The limitations associated with this systematic review reflect the challenges faced when conducting clinical research into a rare disease. A limited number of relatively low-quality studies reporting outcomes of interest were identified. Because of the small sample sizes, diverse study designs and lack of standardization of endpoints and assessment tools across studies, it was difficult to quantitatively analyse the results and draw definitive conclusions regarding the comparative efficacy of individual therapeutic approaches.

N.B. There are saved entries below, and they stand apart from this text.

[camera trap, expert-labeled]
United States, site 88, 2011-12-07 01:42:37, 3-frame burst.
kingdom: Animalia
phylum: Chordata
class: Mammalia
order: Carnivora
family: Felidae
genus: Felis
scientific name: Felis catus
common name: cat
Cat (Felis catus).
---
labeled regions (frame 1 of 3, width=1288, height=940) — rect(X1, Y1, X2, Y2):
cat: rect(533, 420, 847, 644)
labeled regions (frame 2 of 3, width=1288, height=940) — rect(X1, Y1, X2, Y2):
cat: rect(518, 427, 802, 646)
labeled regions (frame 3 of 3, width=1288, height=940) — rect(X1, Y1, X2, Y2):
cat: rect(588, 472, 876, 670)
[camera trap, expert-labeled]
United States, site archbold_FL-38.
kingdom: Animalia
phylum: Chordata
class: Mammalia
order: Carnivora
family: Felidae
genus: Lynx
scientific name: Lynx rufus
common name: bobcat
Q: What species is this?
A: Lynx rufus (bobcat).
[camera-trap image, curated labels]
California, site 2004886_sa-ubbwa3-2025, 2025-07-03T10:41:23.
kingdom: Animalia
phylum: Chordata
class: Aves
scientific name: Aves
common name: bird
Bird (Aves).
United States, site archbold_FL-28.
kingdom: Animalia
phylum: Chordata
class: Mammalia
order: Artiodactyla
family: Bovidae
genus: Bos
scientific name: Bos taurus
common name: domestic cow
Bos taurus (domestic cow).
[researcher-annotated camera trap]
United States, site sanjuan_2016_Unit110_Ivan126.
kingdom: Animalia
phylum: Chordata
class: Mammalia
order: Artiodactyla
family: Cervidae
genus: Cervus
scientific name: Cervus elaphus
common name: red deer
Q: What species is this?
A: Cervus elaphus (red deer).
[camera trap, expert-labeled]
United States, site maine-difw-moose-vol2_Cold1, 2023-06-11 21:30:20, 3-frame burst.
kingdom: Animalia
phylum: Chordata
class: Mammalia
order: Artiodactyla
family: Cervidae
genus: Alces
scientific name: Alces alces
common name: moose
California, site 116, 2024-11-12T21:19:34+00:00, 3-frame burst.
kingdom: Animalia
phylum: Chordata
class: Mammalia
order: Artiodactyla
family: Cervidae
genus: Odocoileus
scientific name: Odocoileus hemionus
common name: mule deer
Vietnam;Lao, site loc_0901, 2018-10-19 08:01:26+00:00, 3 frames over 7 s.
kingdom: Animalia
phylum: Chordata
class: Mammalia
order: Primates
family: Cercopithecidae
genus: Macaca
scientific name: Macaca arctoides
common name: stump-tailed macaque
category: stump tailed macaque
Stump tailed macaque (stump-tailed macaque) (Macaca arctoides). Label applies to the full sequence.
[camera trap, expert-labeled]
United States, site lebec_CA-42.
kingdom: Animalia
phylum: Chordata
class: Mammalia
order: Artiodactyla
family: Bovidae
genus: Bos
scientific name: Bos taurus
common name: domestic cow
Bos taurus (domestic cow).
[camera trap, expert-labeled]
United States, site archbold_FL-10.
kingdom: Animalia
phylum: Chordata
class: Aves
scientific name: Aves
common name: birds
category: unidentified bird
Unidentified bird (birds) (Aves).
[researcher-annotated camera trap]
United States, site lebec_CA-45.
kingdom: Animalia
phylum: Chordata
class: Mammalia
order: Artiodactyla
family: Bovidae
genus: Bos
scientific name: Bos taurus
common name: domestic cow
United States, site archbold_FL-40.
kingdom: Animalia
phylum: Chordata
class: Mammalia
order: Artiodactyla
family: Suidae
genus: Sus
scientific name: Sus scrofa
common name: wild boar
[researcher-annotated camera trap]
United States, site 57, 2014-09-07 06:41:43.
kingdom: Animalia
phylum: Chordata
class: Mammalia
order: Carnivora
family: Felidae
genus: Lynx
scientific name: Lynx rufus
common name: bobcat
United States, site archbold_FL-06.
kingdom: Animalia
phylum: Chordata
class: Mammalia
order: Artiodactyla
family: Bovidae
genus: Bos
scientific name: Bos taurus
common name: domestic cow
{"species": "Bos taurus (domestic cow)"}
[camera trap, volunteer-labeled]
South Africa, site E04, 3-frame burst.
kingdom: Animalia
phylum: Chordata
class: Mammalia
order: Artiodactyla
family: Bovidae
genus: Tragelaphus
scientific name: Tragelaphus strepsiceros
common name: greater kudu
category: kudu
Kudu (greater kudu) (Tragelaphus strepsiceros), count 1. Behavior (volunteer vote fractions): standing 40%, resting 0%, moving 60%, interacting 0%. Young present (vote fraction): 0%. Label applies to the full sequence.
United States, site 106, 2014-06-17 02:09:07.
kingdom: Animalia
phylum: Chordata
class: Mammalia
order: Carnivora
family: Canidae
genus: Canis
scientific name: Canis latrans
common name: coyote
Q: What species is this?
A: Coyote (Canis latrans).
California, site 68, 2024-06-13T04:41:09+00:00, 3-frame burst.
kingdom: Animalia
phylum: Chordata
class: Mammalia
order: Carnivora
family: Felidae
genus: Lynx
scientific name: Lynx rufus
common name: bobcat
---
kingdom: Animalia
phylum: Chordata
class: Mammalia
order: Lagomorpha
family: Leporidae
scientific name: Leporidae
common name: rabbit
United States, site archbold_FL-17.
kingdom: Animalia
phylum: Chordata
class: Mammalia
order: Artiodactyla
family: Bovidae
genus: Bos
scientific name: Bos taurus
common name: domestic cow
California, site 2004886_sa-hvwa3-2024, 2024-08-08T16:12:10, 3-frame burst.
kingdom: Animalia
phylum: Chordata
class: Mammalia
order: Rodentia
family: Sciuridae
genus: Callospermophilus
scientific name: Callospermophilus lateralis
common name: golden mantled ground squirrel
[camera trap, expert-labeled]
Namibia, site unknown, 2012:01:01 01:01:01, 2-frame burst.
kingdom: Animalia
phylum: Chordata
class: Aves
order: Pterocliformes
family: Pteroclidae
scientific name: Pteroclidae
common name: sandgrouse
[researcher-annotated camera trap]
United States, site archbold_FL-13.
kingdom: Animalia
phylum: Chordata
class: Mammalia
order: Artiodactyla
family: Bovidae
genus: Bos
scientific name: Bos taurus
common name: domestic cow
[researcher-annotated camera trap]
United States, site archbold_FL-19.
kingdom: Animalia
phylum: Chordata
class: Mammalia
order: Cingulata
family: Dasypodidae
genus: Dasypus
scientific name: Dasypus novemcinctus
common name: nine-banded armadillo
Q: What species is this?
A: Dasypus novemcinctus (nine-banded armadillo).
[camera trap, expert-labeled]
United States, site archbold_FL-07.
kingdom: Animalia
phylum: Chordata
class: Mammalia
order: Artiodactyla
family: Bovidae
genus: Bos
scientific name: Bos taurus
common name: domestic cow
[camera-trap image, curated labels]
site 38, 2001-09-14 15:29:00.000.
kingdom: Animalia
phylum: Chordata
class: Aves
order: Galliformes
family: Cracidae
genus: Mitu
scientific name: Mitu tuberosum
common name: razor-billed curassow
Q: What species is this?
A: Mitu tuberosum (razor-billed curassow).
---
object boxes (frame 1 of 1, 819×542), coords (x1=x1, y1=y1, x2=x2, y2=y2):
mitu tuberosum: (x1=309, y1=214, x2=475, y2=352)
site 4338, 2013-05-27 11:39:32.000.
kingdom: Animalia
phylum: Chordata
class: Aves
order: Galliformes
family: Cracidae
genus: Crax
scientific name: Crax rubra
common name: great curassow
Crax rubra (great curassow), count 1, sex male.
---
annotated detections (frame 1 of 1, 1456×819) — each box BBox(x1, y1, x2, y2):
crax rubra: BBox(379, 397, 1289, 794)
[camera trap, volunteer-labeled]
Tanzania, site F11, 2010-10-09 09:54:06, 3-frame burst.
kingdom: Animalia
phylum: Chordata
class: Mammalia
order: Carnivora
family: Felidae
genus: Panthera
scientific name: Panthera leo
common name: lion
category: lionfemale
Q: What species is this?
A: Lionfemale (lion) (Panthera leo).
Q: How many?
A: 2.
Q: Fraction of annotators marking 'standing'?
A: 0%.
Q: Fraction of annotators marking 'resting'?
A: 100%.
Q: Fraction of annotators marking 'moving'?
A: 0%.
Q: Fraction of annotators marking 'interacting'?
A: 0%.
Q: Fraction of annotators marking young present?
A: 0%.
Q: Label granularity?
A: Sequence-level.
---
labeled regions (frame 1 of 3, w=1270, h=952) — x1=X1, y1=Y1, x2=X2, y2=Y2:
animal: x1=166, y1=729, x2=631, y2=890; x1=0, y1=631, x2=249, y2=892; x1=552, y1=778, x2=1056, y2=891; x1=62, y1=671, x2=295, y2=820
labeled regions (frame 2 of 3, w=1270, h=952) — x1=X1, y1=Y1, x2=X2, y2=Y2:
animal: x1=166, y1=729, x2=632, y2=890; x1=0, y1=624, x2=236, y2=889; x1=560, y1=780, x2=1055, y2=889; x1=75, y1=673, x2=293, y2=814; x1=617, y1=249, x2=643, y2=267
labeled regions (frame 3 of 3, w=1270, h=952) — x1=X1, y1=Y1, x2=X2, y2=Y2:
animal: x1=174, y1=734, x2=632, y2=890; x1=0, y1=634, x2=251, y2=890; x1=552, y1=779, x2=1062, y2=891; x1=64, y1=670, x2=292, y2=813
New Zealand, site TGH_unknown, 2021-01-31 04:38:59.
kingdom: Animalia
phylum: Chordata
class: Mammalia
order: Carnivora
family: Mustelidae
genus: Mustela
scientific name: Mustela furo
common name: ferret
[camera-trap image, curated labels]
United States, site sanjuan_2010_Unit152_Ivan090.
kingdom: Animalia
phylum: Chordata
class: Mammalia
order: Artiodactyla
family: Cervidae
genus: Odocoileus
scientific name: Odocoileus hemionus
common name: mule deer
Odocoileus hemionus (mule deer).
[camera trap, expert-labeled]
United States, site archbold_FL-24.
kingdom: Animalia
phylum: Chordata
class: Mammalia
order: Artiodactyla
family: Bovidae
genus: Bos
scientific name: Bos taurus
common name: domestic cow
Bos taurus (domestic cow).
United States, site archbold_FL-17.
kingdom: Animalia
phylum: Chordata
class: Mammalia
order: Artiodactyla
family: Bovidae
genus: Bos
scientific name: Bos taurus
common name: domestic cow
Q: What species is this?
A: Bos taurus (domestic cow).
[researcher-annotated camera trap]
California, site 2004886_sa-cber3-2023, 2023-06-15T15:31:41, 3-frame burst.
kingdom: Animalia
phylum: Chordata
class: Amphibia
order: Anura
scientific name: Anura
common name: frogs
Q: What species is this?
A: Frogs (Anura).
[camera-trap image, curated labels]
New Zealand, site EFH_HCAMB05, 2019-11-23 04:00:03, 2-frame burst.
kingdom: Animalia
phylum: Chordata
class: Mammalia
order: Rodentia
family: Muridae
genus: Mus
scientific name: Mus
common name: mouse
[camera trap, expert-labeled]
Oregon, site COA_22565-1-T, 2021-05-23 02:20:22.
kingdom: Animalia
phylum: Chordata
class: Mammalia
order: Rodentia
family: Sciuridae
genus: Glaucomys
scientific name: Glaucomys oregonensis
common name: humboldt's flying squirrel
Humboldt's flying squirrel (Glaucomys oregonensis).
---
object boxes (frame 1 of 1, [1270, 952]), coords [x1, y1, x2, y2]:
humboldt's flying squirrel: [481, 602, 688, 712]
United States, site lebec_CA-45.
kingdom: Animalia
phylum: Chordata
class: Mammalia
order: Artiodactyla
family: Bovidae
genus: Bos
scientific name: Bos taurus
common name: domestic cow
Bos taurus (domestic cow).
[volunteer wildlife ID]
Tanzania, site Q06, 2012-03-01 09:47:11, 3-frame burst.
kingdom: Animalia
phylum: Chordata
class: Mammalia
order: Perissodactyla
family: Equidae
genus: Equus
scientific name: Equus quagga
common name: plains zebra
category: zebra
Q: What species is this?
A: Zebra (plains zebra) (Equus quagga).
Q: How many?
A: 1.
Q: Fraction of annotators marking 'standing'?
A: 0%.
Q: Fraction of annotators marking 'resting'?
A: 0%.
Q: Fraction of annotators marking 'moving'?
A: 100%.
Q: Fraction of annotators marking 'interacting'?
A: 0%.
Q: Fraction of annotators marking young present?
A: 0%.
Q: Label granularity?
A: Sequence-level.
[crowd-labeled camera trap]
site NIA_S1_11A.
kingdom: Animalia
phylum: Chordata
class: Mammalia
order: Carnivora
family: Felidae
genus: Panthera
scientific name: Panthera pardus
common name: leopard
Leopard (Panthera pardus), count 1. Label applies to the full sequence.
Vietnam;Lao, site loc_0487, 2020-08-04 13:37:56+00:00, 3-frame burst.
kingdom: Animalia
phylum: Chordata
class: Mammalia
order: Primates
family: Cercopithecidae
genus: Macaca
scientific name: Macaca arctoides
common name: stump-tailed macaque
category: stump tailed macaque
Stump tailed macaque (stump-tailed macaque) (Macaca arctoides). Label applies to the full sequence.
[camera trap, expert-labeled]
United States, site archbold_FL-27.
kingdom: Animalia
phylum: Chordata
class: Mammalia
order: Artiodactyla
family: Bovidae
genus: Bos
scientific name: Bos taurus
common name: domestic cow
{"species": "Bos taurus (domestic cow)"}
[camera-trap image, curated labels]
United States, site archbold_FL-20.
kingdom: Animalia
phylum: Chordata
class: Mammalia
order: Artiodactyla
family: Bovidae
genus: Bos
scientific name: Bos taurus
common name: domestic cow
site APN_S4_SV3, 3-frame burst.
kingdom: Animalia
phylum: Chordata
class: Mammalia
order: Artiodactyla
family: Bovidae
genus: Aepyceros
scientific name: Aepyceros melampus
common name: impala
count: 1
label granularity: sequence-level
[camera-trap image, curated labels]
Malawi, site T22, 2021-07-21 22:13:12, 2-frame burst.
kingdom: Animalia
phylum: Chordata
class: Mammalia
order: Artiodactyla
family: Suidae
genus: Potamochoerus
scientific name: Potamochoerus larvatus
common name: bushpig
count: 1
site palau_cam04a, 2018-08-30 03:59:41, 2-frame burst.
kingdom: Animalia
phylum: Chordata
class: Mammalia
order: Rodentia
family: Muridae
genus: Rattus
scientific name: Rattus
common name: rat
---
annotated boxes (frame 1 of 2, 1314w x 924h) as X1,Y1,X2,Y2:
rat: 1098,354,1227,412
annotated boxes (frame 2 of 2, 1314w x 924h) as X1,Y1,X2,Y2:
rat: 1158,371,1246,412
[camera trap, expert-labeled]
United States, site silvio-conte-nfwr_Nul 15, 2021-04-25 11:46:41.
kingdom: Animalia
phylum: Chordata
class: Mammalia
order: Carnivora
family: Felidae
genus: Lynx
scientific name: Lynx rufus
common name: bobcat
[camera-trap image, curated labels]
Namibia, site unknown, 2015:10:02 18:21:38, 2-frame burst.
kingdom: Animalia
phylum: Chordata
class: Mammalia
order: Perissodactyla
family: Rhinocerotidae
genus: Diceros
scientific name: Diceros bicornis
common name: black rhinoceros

Additionally, the exclusion of abstracts may mean that very recent data presented at congresses have not been included in this review.

Conclusion

Findings from this review highlight the lack of a clear treatment paradigm for GPP. Targeted biologic treatments have the potential to transform the GPP treatment landscape, as has been seen in other autoimmune inflammatory conditions; however, much of the current evidence in the published literature is based on small open-label studies and case reports. This review is limited by the lack of standardization and limitations of the studies identified, making it difficult to compare the therapies evaluated. This lack of high-quality evidence presents a major barrier to development of consensus on the most effective treatments, which is further confounded by non-standardization of clinical outcomes across studies. Prospective randomized studies with GPP-specific endpoints are needed to support the development of an optimal treatment strategy for patients with GPP.